I'm quite puzzled at how this came to be.
Git stores names—branch names, tag names, remote-tracking names, and the like—in a key-value database where the full name, e.g., refs/heads/main
, is the key, and the value is a hash ID. OK, but what does this have to do with anything? Well, the actual implementation of this key-value database is pretty sleazy, at the moment:
- sometimes the name-value pair consist of a line (perhaps with an auxiliary line added) in a file named
.git/packed-refs
;
- sometimes the value is stored in a plain-text file (no auxiliary line added) that is stored in a directory within
.git/refs
, with the directory name made up of the components of the reference (with the redundant refs/
elided).
Sometimes it's even in both locations, although this means that the "unpacked" file ref overrides the packed one as it's presumed to be newer.
So this means that if a branch named feature/foo
exists, .git/refs/heads/feature/
might exist. Or it might not!
OK, but so what? Well, if that directory does exist and you run a Python program and Python loads a file named app.py
and byte-compiles it to a .pyc
file (and you're using Python3), the python byte-compiler might write the .pyc
file to a file named __pycache__/app.cpython-310.pyc
.1 Python will then use this byte-compiled file to load and run things.
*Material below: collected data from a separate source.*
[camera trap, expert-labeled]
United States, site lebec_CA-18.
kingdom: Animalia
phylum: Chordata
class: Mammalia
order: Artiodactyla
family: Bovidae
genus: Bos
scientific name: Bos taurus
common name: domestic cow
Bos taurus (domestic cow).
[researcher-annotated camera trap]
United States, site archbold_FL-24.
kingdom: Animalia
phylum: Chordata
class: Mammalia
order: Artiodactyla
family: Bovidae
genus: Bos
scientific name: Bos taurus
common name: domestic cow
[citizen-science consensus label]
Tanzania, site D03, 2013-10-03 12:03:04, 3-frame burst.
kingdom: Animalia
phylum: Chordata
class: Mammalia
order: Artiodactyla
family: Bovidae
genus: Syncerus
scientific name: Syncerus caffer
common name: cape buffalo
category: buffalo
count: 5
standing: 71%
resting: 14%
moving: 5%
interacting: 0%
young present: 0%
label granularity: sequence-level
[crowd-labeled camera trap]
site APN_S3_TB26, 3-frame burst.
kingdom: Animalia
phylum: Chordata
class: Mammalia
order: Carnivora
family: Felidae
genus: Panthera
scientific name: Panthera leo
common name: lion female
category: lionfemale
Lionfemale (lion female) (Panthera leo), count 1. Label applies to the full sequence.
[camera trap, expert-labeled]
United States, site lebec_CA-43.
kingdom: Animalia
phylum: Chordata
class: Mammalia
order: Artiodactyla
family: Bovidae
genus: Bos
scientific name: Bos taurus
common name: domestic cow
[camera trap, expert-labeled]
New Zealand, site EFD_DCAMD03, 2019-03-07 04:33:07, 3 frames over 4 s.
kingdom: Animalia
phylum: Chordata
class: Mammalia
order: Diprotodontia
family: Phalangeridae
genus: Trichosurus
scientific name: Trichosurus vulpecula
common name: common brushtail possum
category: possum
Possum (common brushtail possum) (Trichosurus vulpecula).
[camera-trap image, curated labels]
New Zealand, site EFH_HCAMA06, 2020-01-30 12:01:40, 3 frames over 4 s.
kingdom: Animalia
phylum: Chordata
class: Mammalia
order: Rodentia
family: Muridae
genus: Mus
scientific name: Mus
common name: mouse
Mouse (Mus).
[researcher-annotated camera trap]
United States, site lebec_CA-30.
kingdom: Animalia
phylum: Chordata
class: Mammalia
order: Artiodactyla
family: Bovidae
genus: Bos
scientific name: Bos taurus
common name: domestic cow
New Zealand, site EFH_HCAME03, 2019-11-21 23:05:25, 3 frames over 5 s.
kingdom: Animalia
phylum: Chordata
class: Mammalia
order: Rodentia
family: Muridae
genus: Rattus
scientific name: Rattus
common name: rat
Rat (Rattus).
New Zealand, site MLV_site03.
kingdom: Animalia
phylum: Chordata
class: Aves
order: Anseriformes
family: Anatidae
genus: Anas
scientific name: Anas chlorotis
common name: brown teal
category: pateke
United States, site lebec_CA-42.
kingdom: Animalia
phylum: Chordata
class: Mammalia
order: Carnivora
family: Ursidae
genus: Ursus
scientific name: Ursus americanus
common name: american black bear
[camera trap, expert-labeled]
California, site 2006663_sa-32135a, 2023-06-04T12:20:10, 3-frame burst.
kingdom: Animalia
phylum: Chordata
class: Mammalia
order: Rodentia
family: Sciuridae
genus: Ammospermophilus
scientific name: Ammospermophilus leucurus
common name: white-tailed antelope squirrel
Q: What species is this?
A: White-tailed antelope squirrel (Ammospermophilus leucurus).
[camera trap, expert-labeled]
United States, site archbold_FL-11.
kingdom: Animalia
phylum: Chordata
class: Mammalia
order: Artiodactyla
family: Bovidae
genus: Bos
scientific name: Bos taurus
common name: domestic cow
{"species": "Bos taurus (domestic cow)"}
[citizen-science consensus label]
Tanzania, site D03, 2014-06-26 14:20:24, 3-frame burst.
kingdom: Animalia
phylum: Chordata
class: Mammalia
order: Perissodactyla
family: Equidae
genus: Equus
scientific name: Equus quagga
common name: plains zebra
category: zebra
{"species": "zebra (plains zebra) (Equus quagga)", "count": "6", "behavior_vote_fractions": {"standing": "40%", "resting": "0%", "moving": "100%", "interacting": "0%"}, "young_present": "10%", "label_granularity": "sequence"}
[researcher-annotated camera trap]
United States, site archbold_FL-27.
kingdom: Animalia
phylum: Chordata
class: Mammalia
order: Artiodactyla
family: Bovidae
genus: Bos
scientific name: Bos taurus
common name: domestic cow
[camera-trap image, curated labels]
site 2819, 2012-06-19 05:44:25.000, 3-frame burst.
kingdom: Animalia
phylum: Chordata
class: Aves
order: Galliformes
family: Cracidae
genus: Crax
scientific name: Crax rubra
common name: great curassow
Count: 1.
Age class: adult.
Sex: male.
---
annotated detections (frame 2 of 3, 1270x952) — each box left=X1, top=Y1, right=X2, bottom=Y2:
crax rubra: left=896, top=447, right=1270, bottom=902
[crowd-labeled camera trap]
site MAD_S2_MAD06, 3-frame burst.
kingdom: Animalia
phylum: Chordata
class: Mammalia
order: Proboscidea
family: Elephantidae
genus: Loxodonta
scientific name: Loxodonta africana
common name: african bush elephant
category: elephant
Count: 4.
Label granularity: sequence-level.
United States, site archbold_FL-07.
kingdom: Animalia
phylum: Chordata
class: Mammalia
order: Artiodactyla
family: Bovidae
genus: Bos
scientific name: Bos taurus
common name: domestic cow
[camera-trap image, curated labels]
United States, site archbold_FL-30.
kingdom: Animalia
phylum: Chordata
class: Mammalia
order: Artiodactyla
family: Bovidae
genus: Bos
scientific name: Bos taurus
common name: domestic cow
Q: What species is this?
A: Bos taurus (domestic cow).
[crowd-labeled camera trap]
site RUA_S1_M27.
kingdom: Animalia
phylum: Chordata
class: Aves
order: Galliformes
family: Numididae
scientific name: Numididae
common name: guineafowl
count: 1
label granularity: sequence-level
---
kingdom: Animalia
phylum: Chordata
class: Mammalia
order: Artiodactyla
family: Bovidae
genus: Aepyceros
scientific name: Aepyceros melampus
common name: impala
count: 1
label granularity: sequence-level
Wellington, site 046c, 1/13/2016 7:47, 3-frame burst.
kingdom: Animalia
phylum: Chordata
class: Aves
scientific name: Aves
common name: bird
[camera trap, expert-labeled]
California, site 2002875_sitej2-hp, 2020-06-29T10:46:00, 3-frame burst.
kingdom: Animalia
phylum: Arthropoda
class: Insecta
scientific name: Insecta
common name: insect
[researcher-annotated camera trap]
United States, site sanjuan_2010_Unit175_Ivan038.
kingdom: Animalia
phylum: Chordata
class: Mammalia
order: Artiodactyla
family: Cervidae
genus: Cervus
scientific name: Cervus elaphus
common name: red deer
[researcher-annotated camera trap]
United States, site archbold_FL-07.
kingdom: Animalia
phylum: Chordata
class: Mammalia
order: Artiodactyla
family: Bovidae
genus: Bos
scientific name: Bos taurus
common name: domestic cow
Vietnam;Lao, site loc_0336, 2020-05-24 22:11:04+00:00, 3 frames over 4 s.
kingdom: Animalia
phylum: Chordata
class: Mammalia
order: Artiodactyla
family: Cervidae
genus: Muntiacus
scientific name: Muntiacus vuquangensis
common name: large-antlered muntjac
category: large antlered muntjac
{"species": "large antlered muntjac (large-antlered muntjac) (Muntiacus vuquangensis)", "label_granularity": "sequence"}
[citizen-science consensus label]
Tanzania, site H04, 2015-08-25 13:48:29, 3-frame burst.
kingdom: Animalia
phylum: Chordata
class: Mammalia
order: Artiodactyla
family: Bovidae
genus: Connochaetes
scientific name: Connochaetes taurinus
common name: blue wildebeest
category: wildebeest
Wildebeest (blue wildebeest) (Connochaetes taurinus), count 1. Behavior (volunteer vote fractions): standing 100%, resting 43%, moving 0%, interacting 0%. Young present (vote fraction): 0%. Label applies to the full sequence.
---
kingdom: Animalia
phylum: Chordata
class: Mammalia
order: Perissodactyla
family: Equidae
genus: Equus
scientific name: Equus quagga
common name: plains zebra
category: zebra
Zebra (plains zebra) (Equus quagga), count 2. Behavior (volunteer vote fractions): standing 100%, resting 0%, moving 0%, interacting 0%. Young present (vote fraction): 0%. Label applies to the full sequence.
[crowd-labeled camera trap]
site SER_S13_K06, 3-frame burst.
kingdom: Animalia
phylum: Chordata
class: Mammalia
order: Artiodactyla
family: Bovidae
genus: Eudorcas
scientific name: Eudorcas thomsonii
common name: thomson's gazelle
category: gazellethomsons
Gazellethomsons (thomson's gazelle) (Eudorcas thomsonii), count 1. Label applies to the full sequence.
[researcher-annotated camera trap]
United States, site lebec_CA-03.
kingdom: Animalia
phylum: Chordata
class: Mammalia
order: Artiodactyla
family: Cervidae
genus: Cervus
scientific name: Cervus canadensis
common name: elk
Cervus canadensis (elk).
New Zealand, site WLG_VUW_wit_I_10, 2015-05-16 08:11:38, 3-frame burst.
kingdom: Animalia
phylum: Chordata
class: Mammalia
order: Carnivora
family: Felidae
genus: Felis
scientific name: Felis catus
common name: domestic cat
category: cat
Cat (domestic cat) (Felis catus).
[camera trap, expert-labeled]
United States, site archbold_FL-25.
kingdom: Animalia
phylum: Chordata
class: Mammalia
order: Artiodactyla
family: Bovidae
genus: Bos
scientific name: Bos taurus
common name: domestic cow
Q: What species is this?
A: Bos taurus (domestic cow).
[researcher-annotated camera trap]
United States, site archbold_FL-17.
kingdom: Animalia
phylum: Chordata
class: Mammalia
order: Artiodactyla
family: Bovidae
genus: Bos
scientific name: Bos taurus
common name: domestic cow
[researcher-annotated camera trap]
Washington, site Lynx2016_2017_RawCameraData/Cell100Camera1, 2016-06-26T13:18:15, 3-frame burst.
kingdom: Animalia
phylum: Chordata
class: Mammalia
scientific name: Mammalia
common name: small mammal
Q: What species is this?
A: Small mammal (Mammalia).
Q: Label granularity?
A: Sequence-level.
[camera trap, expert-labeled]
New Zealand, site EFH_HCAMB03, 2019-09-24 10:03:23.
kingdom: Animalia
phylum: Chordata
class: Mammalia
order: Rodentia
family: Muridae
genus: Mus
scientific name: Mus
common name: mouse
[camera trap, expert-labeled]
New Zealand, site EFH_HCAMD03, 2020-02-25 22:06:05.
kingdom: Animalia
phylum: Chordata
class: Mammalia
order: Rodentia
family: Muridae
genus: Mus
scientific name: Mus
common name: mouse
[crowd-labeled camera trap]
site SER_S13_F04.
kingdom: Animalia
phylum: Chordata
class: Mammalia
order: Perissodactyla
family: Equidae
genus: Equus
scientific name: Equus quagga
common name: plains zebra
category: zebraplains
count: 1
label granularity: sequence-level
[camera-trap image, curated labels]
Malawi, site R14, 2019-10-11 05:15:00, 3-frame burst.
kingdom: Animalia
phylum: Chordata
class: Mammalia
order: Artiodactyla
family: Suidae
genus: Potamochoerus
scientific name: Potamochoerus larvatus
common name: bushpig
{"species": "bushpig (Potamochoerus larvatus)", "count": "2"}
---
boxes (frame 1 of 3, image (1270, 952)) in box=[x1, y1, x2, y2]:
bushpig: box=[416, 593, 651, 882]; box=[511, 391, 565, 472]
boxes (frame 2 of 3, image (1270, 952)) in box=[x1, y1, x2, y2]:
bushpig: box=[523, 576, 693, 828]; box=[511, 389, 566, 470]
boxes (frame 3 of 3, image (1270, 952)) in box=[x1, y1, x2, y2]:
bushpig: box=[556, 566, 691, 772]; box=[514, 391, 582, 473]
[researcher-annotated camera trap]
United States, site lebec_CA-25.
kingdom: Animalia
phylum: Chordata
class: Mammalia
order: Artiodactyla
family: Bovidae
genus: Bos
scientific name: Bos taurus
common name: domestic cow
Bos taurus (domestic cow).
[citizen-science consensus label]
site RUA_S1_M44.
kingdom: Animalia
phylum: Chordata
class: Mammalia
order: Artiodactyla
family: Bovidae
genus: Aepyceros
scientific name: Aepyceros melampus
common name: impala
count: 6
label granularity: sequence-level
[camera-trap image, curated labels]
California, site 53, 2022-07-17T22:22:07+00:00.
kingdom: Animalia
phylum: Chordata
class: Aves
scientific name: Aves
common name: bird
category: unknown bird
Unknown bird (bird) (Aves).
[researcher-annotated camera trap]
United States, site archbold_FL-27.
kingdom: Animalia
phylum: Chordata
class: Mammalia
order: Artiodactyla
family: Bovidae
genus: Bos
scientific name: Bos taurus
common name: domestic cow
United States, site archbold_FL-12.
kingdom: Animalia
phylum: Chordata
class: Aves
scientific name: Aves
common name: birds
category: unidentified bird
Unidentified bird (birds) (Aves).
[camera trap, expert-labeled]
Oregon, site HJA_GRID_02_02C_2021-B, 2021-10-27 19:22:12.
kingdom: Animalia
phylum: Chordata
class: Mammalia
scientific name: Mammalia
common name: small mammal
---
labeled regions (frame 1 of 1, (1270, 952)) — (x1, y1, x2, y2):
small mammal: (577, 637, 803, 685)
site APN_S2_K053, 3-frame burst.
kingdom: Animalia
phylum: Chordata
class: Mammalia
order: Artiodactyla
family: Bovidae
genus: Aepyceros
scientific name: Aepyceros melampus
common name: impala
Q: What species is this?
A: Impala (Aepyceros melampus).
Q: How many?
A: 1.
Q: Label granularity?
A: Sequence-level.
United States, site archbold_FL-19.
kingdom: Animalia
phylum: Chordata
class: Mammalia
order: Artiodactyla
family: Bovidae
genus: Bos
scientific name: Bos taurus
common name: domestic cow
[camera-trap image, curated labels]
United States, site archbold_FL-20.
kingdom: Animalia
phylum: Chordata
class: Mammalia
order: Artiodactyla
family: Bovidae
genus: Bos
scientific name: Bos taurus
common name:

But once Python has done that, Git will think that .git/refs/heads/feature/__pycache__/app.cpython-310.pyc
is a valid ref and therefore there is a branch named feature/__pycache__/app.cpython-310.pyc
. Unfortunately, its hash ID is garbage.
The same sort of thing can happen with a remote-tracking name: the only difference is that the directory in question will begin with .git/refs/remotes/origin/feature/
. In both cases, Git thinks the name is valid, but the value—the hash ID—is bogus. This is what causes the failure to "lock" the "broken" reference.2
The real question, then, is: What caused a running Python program to drop a __pycache__
file into a subdirectory of your Git repository? The location of the __pycache__
directory is supposed to be the same as the location of the loaded .py
file, which would suggest that something wrote an app.py
file inside this internal Git repository .git/refs/
directory, which would be bad (programs should not do that sort of thing: they should generate their temporary files in private temporary directories or /tmp
or similar).
Other than pointing to What is __pycache__? and If Python is interpreted, what are .pyc files? I must leave this mystery unsolved at this point, since I have no idea what created this app.py
file in the first place.
1The compiled file may end with .pyo
if byte-code-optimization is turned on. Python2 writes these files next to the .py
files, rather than in a __pycache__
directory. The cpython-310
part in the middle means you're using CPython version 3.10; this version number insertion doesn't occur in some (older) versions of Python.
2The act of "locking" a ref in this case consists of creating a file whose name ends in .lock
and is otherwise the same as the full ref file name. This file will be used to hold the new value, and an atomic rename
operation will be used to swap the file into place to update and unlock the ref. All of this depends heavily on POSIX file semantics, which is one of the numerous reasons one should not put a .git
repository into cloud-managed software folders, which don't obey POSIX file semantics.